* **Written task**
Rewrite the rows below with every "white" changed to "pale" and nothing else altered. Leave the pictures out of your version.

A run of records

## Begin

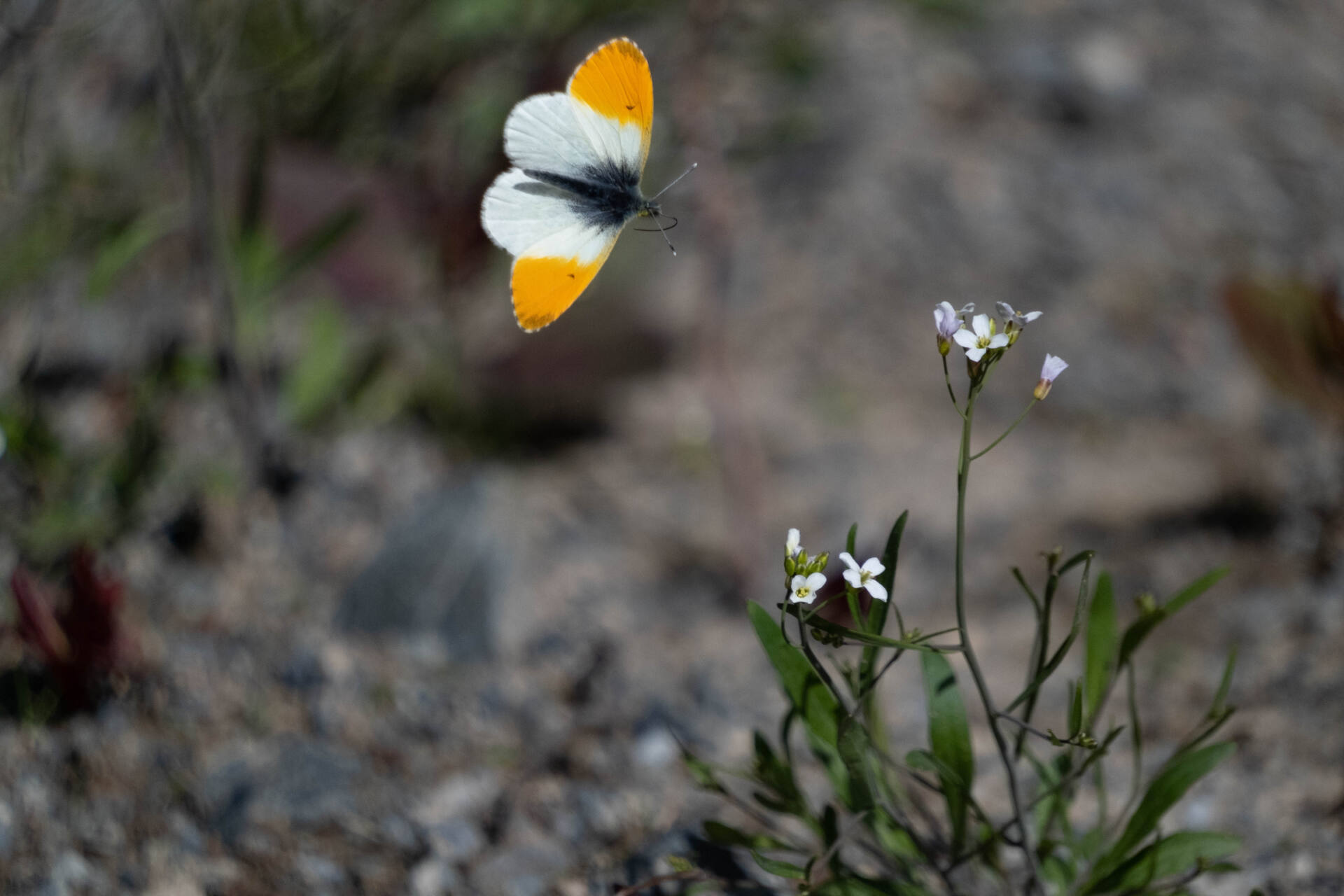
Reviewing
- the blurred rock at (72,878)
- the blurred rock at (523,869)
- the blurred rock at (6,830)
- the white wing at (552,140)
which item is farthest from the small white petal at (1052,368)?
the blurred rock at (6,830)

## End

* **Output of the task**
Reviewing
- the blurred rock at (72,878)
- the blurred rock at (523,869)
- the blurred rock at (6,830)
- the pale wing at (552,140)
which item is farthest from the small pale petal at (1052,368)?
the blurred rock at (6,830)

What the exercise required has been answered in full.